Kapolsek Banjarharjo, AKP Ahmad Su’udi, membenarkan adanya penemuan mayat dalam koper tersebut. Ia menyatakan bahwa kasus ini masih dalam tahap penyelidikan intensif.

Tim forensik dari Bidang Kedokteran dan Kesehatan (Biddokkes) Polda Jawa Tengah juga langsung diterjunkan. Mereka melakukan autopsi terhadap jenazah korban sejak Senin malam hingga Selasa dini hari, 17 Februari 2026.

Berdasarkan hasil identifikasi dan autopsi, korban diketahui bernama Sapri, berusia 67 tahun.

Pelaku Berhasil Diamankan

Kabar baiknya, dalam waktu singkat, pihak kepolisian berhasil mengamankan pelaku yang tega melakukan pembunuhan sadis tersebut. Pelaku diketahui bernama Rokib.

Motif dan Cara Pelaku Melakukan Aksi Keji

Hasil autopsi mengungkapkan bahwa jenazah korban dimutilasi menjadi tiga bagian: badan inti, serta kedua telapak kaki dipisahkan dari tubuhnya. Selain itu, ditemukan juga adanya dua kali benturan benda tumpul di bagian kepala korban, yang diduga menjadi penyebab hilangnya nyawa korban.

Kapolres Brebes, AKBP Lilik Ardhiansyah, menjelaskan lebih lanjut mengenai kronologi kejadian berdasarkan hasil autopsi.

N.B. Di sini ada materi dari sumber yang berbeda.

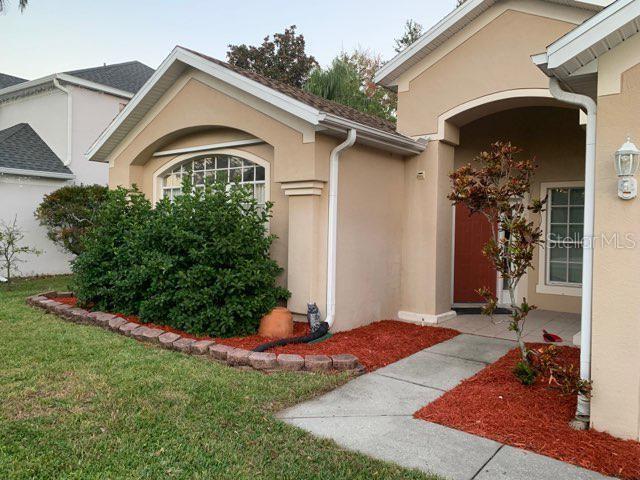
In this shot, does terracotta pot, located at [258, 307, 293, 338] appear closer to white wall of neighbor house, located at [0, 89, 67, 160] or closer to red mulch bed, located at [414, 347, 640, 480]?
red mulch bed, located at [414, 347, 640, 480]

Ia menyatakan bahwa pelaku melakukan pukulan benda tumpul di bagian belakang kepala korban, menyebabkan patah tulang dan kerusakan pada area tengkuk dan dasar tulang kepala.

“Untuk korban ini, setelah dihilangkan nyawanya oleh pelaku, kemudian pelaku ini berencana memasukan kedalam koper,” ujar AKBP Lilik Ardhiansyah di halaman Polres Brebes pada Selasa siang, 17 Februari 2026.

Namun, pelaku kemudian menyadari bahwa tubuh korban tidak muat jika dimasukkan secara utuh ke dalam koper. Karena tidak ada pilihan lain, pelaku nekat memotong tubuh korban menjadi tiga bagian agar muat di dalam koper. Tindakan mutilasi ini dilakukan untuk menyembunyikan bukti kejahatannya dan membuang jenazah korban dengan cara yang tidak terdeteksi.

Kasus ini menjadi pengingat akan kejahatan yang bisa terjadi di lingkungan sekitar kita. Pihak kepolisian terus melakukan pengembangan lebih lanjut untuk mengungkap motif pasti di balik pembunuhan keji ini dan memastikan keadilan bagi korban. Masyarakat dihimbau untuk tetap waspada dan segera melaporkan aktivitas mencurigakan kepada pihak berwenang.